I've been watching the product releases from several power supply IC manufacturers, with a specific interest in devices classified as digital controllers.
To me, this new breed of highly integrated devices shows where power supply designs are going (or should be) for all but the simplest point of load (POL) power supplies.
The classic servo loop uses a couple of power FETs, one or more op-amps, one or more comparators, a voltage reference, and the usual collection of resistors, capacitors, and an inductor. With higher levels of integration, designers can now be provided a lot more functionality to play with.
The new digital power supply controllers combine a conventional analog servo control topology with a digital controller based on a microcontroller or a DSP. This is a high level of integration compared to the classic version and far more than you'd want to design and build discretely. Different manufacturers blend the analog and digital portions in different amounts. Some are easier to design with than others.

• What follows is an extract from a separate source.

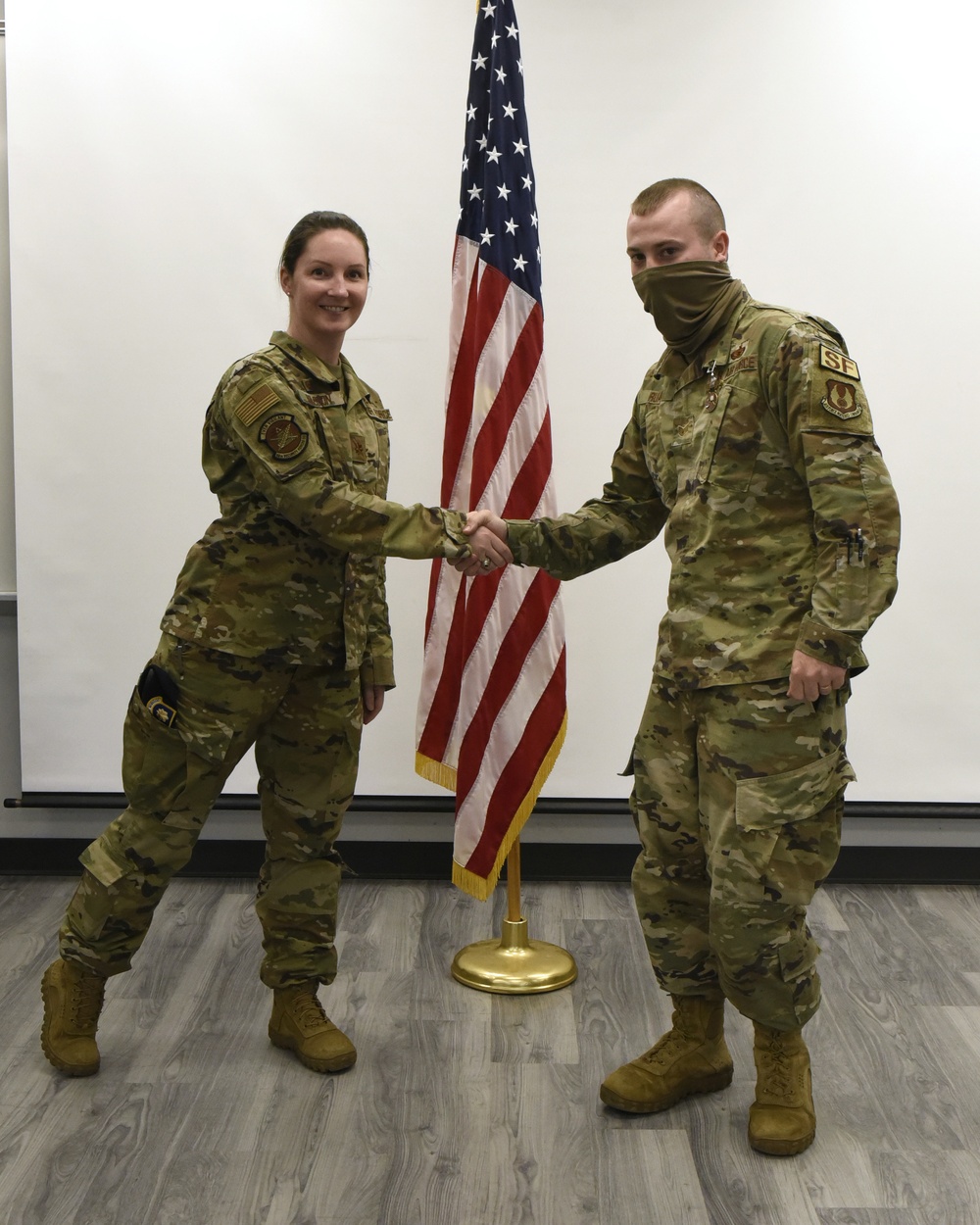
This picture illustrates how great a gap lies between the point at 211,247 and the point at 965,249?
200cm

Microchip has just released the MCP19111. With this device, Microchip has made the digital portion less dominant. That makes the design process a lot less scary.
The IC will find use as a synchronous buck POL controller. POL implies that the device is placed in the immediate vicinity of the load circuitry; “controller” means you add the power FETs, which are controlled by the IC, rather than having the FETs on the IC itself. Synchronous controllers have two power FETs. The upper FET drives current into the inductor and causes the magnetic field to build. The lower FET allows the current to continue flowing in the inductor as the magnetic field decays. Of course, they are not both on simultaneously. The duty cycle or ratio of on-time (upper vs. lower) sets the output voltage.

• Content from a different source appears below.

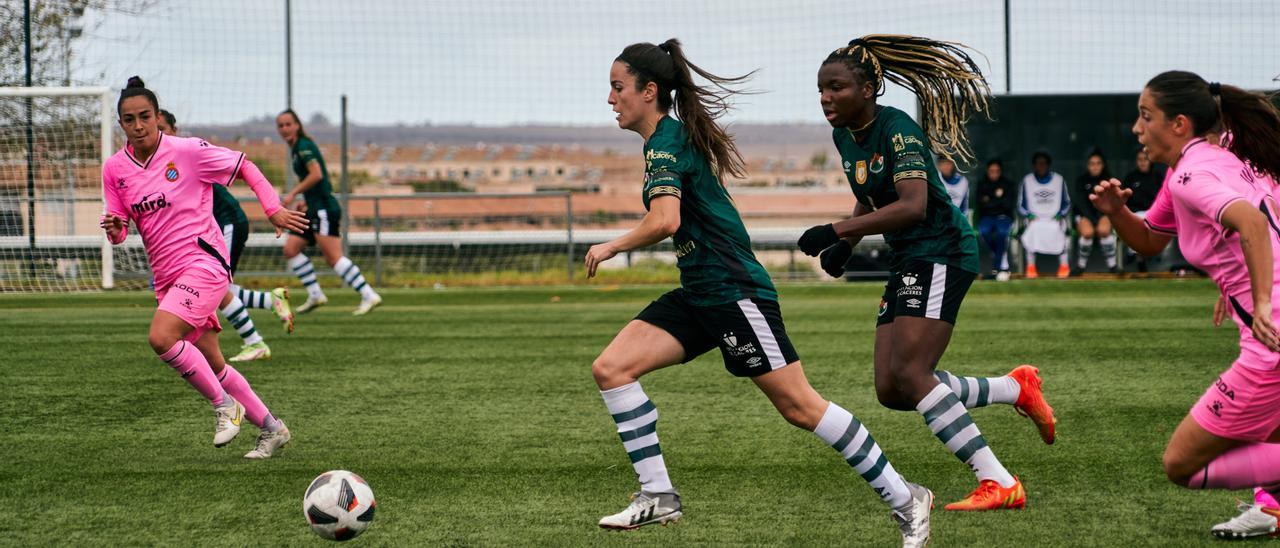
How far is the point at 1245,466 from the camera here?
4297 millimetres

The onboard microcontroller makes it easier to adjust the output voltage, as well as the trip-point of the output current, via firmware. You can monitor for conditions such as overtemperature and output over- or undervoltage (and report them as needed). You can also set up one power supply to track the voltage of another (a form of power supply sequencing) or soft start (where the output voltage ramps up at a specified rate).
You initially configure the device using Microchip's MPLAB® X integrated development environment software. Once that's done, you use the PMBus or I2C bus to communicate with and modify the MCP19111.
Two other very nice features: The IC can be powered from a single 4.5-32V supply, so it will see use in designs where 5V is available and in industrial systems where there is a 24V intermediate bus. And the operating temperature range is -40 to +125°C, which again makes it useful in industrial applications and especially in automotive applications.
I would be remiss if I did not mention one aspect of this device that some design engineers will surely find concerning. The output voltage is set purely by the firmware. There is no classic two-resistor divider network to set the operating point. This certainly adds to the convenience; if design requirements change and you need a slightly different supply voltage for your microprocessor or FPGA, you can just make a quick change to the firmware. But this also raises concerns about possible failure modes (or screwups). What if someone changes the code inadvertently — or intentionally, for that matter? This makes it pretty easy to blow up an expensive microprocessor or FPGA. I hope Microchip will address this concern at some point.
The '19111 controller is available in a QFN package, 28-pin 5mm X 5mm. The cost is less than $3 for each '19111 controller and 28 cents each for the recommended Microchip power FETs in 5,000-unit quantities. Since Microchip also makes the FETs, it makes sense to use them, because you know these devices will work properly with the IC. Other FETs will likely work, too, but you'll need to do more validation before your design is complete.